By R.M.B Senanayake –
Are there adequate laws to hold the Ex-President and Ministers accountable for financial malpractices
Although there is much hype about corruption and the need to bring to book the corrupt Ministers, the Ex-President and his family; under what laws can they be financially accountable? In the case of fraud or embezzlement of funds there is the Penal Code and the common law offences. But is there a law governing or regulating financial management or financial accountability in the State?

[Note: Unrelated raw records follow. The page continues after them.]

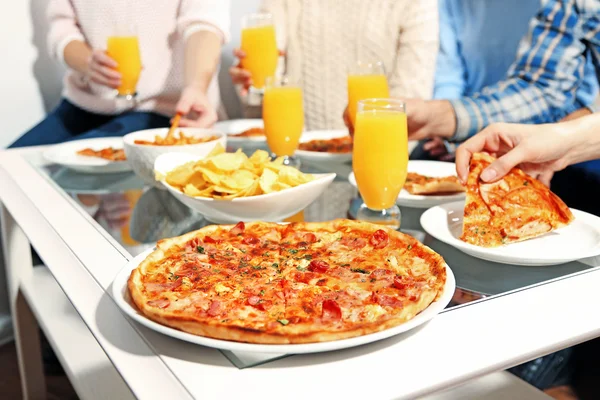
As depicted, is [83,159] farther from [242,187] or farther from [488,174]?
[488,174]

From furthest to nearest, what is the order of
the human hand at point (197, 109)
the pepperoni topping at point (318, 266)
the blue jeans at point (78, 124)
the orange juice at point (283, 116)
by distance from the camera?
the blue jeans at point (78, 124) < the human hand at point (197, 109) < the orange juice at point (283, 116) < the pepperoni topping at point (318, 266)

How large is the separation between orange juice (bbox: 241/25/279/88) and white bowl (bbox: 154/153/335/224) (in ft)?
3.77

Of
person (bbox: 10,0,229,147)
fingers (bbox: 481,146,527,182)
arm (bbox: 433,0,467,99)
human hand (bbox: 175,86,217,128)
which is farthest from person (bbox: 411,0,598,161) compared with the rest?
fingers (bbox: 481,146,527,182)

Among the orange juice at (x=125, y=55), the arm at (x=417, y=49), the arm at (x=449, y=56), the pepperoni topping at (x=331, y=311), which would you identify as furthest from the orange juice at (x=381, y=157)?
the arm at (x=449, y=56)

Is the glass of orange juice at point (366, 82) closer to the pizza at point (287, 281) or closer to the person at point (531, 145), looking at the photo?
the person at point (531, 145)

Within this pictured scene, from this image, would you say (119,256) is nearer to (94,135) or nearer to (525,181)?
(525,181)

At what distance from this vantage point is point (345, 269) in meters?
0.79

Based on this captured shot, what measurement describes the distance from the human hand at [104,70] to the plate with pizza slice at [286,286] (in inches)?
48.2

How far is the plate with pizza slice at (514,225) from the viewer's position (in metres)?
0.91

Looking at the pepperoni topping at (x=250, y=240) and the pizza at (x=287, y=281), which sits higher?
the pizza at (x=287, y=281)

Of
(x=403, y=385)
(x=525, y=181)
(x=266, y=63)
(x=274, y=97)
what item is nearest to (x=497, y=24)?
(x=266, y=63)

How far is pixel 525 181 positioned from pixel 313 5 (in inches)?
79.0

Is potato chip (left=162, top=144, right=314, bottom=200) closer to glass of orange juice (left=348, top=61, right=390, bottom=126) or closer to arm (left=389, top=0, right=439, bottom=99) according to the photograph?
glass of orange juice (left=348, top=61, right=390, bottom=126)

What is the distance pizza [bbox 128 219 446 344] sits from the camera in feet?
2.06
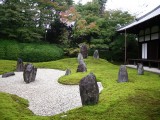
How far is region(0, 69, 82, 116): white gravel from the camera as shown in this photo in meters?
8.84

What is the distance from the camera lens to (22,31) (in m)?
27.9

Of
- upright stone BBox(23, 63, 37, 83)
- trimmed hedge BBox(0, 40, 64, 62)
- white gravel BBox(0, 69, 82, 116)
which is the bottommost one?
white gravel BBox(0, 69, 82, 116)

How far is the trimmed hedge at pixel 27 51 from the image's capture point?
26.0 meters

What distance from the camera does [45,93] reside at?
11.4m

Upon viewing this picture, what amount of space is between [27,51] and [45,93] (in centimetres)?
1601

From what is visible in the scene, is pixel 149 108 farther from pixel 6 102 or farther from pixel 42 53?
pixel 42 53

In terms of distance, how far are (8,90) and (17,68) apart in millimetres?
6867

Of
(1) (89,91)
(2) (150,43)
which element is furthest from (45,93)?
(2) (150,43)

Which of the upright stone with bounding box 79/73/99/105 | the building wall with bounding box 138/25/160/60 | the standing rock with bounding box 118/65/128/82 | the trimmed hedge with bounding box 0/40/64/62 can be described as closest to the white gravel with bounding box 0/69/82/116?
the upright stone with bounding box 79/73/99/105

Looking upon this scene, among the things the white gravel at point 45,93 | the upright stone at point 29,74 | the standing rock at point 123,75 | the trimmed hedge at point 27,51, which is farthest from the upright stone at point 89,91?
the trimmed hedge at point 27,51

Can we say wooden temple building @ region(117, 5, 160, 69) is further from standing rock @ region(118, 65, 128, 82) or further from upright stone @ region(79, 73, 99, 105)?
upright stone @ region(79, 73, 99, 105)

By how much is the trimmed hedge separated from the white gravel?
1071 cm

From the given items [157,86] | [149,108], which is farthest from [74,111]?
[157,86]

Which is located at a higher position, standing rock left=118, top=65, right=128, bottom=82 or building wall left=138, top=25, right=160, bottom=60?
building wall left=138, top=25, right=160, bottom=60
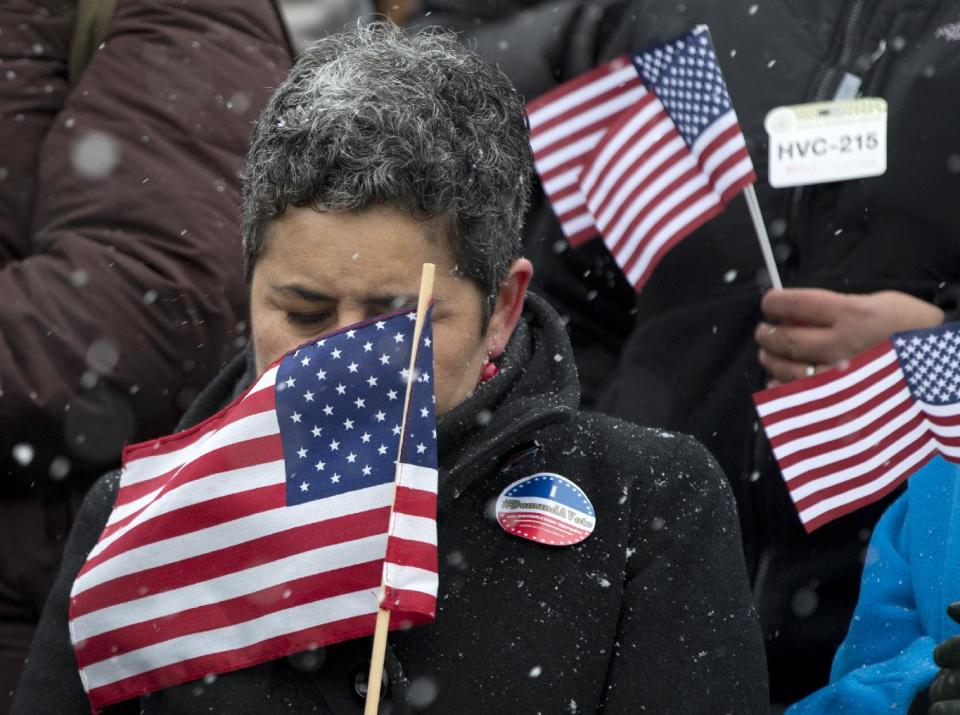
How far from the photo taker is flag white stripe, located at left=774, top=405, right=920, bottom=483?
297 centimetres

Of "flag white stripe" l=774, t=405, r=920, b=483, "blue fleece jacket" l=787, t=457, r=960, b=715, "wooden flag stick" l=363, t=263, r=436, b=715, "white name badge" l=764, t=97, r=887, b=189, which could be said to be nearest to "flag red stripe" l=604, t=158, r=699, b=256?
"white name badge" l=764, t=97, r=887, b=189

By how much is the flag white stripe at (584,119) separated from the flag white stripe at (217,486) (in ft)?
4.46

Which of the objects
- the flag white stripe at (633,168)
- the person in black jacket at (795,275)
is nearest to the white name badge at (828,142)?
the person in black jacket at (795,275)

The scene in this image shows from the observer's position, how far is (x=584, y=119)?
3.48 m

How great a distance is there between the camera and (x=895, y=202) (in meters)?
3.09

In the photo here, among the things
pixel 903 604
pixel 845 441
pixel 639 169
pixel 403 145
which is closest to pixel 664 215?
pixel 639 169

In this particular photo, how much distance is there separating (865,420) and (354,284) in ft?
3.91

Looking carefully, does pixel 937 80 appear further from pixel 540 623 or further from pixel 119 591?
pixel 119 591

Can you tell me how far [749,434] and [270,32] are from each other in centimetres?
132

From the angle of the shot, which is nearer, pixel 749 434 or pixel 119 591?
pixel 119 591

The prevailing Financial Regulations are those coming down from colonial times when the scope of government was much less and where the power to spend money was entirely with the Secretaries (called Permanent Secretaries then). They were designated the Chief Accounting Officers of the Ministries which constituted a cluster of departments engaged in closely related functions. The Heads of the Departments were designated as Accounting Officers for their departments. The Ministers were not referred to in the Financial Regulations. The financial powers which included the decisions to buy goods and services and award contracts were vested only with Secretaries and Heads of Departments. They were expected to call for competitive tenders’ or quotations before making any purchases of goods or services. The tender procedure required them to select the best tenderer. These officials were permanent officials of the public service, selected on merit and not political appointments by the President or the Minister. So they had the independence to act according to the principles laid down in the Financial Regulations. The situation changed after 1956 and the constitutional changes of 1972. Effective power even in financial matters came to be exercised by the Ministers and the President instead of the Secretaries who were now their creatures. I remember once when I served in the former Ministry of Food the then Permanent Secretary K. Alvapillai writing a minute to the then Minister J.R Jayewerdene that financial matters relating to rice purchases were not his function but that of the Permanent Secretary.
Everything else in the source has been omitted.